(What you are asked to do): Print the data again, exactly.

-- Data for processing follows --

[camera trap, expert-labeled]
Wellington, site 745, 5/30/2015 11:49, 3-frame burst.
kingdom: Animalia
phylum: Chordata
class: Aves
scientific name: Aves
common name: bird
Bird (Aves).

-- Data for processing concluded --

(Expected answer):
[camera trap, expert-labeled]
Wellington, site 745, 5/30/2015 11:49, 3-frame burst.
kingdom: Animalia
phylum: Chordata
class: Aves
scientific name: Aves
common name: bird
Bird (Aves).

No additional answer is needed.